For more than 100 years, Weeks Medical Center has provided critical medical services to the Coös (NH) and Essex (VT) county communities it serves. Residents and seasonal visitors from Whitefield, Dalton, Jefferson, Lancaster, Groveton, Stark, Stratford in New Hampshire and Guildhall, Lunenburg, Maidstone in Vermont, are secure in the knowledge that excellent medical care is nearby. Hikers, skiers, and snowmobilers, visitors to the Mountain View Grand and Mount Washington hotels, motels, campgrounds, and local attractions such as Santa’s Village, have also benefited from the medical services available at Weeks Medical Center.

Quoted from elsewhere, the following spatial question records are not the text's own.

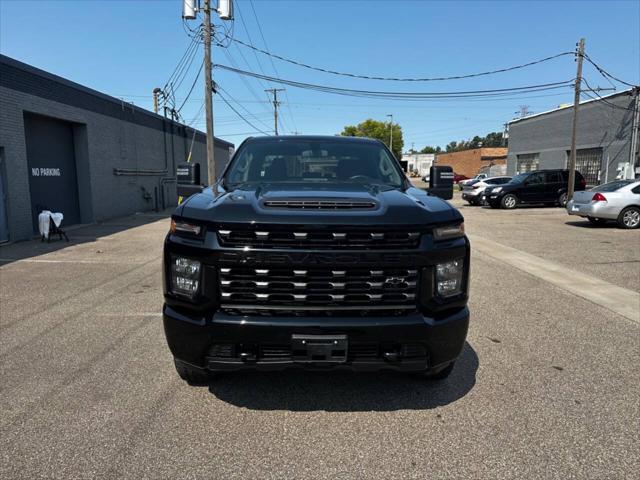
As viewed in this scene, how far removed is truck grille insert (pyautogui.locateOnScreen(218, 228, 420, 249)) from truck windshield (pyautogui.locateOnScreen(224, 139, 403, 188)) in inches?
48.0

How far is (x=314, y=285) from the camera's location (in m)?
2.68

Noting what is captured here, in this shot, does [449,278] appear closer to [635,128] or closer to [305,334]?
[305,334]

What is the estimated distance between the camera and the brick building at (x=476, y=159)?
219ft

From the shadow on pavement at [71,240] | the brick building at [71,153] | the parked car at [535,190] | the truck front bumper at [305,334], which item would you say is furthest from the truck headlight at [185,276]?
the parked car at [535,190]

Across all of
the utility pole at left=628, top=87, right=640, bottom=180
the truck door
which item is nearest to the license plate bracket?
the truck door

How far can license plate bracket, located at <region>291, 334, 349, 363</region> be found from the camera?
103 inches

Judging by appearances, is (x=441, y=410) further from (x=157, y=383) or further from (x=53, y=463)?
(x=53, y=463)

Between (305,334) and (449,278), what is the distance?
976 millimetres

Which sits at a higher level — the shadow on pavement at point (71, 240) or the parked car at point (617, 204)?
the parked car at point (617, 204)

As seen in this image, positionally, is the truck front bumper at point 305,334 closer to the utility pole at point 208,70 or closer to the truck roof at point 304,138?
the truck roof at point 304,138

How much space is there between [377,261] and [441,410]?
47.8 inches

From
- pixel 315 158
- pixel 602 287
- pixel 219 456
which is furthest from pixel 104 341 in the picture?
pixel 602 287

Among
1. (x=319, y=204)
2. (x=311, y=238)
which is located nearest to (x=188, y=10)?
(x=319, y=204)

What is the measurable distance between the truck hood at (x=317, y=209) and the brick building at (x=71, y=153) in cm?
1065
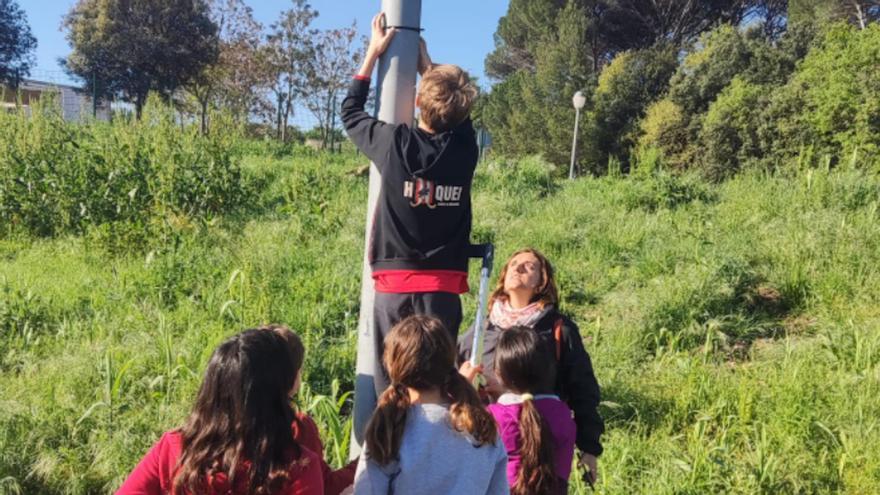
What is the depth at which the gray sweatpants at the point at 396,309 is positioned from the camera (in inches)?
87.5

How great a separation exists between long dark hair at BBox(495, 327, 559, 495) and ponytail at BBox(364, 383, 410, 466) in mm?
478

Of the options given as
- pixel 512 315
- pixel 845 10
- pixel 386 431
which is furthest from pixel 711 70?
pixel 386 431

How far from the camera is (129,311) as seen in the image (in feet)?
16.2

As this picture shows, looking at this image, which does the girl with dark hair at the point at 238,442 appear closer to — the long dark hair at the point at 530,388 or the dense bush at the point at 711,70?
the long dark hair at the point at 530,388

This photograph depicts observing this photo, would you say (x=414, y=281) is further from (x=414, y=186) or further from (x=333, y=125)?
(x=333, y=125)

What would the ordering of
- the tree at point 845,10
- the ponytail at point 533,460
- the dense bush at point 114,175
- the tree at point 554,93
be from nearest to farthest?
1. the ponytail at point 533,460
2. the dense bush at point 114,175
3. the tree at point 845,10
4. the tree at point 554,93

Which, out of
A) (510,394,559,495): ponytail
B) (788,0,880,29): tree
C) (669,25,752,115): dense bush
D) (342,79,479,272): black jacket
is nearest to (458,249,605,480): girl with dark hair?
(510,394,559,495): ponytail

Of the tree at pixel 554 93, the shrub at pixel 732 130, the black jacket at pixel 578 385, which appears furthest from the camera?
the tree at pixel 554 93

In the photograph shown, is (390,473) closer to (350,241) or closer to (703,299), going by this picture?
(703,299)

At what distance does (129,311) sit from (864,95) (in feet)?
49.1

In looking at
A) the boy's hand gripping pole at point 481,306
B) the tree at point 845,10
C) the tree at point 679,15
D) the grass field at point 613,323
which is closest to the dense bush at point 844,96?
the grass field at point 613,323

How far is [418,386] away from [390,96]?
3.22ft

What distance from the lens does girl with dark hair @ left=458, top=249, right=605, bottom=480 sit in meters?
2.33

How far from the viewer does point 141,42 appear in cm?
2477
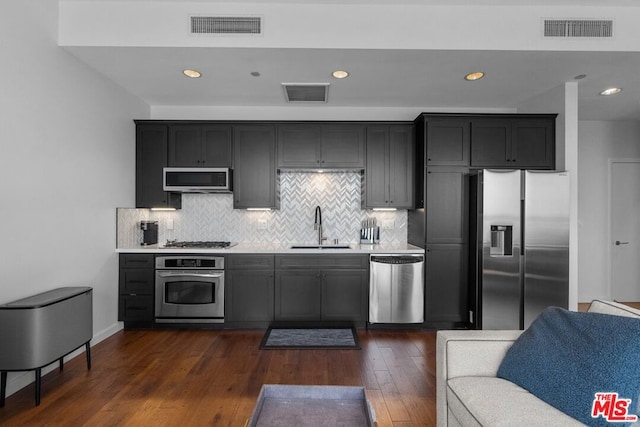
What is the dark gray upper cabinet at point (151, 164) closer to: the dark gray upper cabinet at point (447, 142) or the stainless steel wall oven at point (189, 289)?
the stainless steel wall oven at point (189, 289)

Since 1913, there has been a designated hospital in Lancaster. Dr. Homer B. Smith established a clinic in a home on Main Street between the P. J. Noyes Building and St. Paul’s Episcopal Church. The second floor of the elm-tree shaded white frame structure had a laboratory, a 10-bed ward, rooms for maternity, surgery, and sterilizing equipment, as well as a kitchen, laundry, dining, and sleeping rooms for nurses and other employees. Dr. Smith’s office and living rooms were located on the ground floor.

Beatrice D. Weeks

In 1919, the community-based Lancaster Hospital Association formed and was supported by community funds and private donations. From then until 1947, the Lancaster Hospital provided patient care to the community. After the death of Beatrice Dowse Weeks in July 1945, her husband, Massachusetts senator Sinclair Weeks and his six children, Frances W. Hallowell, John W. Weeks, Martha W. Sherrill, Sinclair Weeks Jr, William D. Weeks, and Beatrice W. Bast, built a new hospital for the area in her memory. Beatrice D. Weeks Memorial Hospital opened in December 1947 designed by well-known Boston architect William Perry of Perry, Shaw and Hepburn. Members of the communities of Lancaster, Groveton, Guildhall, Northumberland, Percy, and Stark joined with family and friends of Beatrice Weeks to outfit the hospital’s patient service areas, laboratories, wards, operating rooms, maternity areas, kitchen and dining room, and staff facilities.

Over time, the needs of the community required expansion to continue to provide the highest quality medical care. In 1958, James L. Dow, owner of P. J. Noyes Co., and the community added the Dow Wing to the north of the original building. The 10-bed Weeks-Crawford Skilled Nursing Facility opened in 1968, named for Jane T. Weeks, second wife of Sinclair Weeks, and Frederick Erastus Crawford of Guildhall, father of Frederick C. Crawford, president of TRW, Inc. It was the only Medicare-approved skilled nursing facility in Coös County at the time. In 1970 and 1989, renovations provided space for x-ray technology, physical and occupational therapy, and emergency admissions. The non-denominational Busi Chapel, near the Beatrice D. Weeks Room, was added in 1990 to provide a space for comfort and reflection for families of patients. Weeks Medical Center was formed in 1993 by the Lancaster Hospital Association and the Regional Medical Professional Association, a local physicians practice. The ongoing need for improved patient services required renovations and a new covered entrance to Weeks Medical Center in 2000.

Since its inception, Weeks Medical Center has continued to grow its services and patent access to primary and emergency care. Today it encompasses not only the Beatrice D. Weeks Memorial Hospital in Lancaster, but also a variety of patient care sites throughout the upper Connecticut River Valley watershed. These include the four physicians offices in Lancaster, Whitefield, Groveton, and North Stratford. As part of the North Country Healthcare affiliation, Weeks Medical Center’s patients also have access to allied services at Androscoggin Valley Hospital (Berlin) and Upper Connecticut River Valley Hospital (Colebrook) and North Country Home Health and Hospice. Scheduled to open in 2019, the new Lancaster Patient Care Center will continue the high quality community medical care begun 100 years after the Community Hospital opened on Main Street in 1919.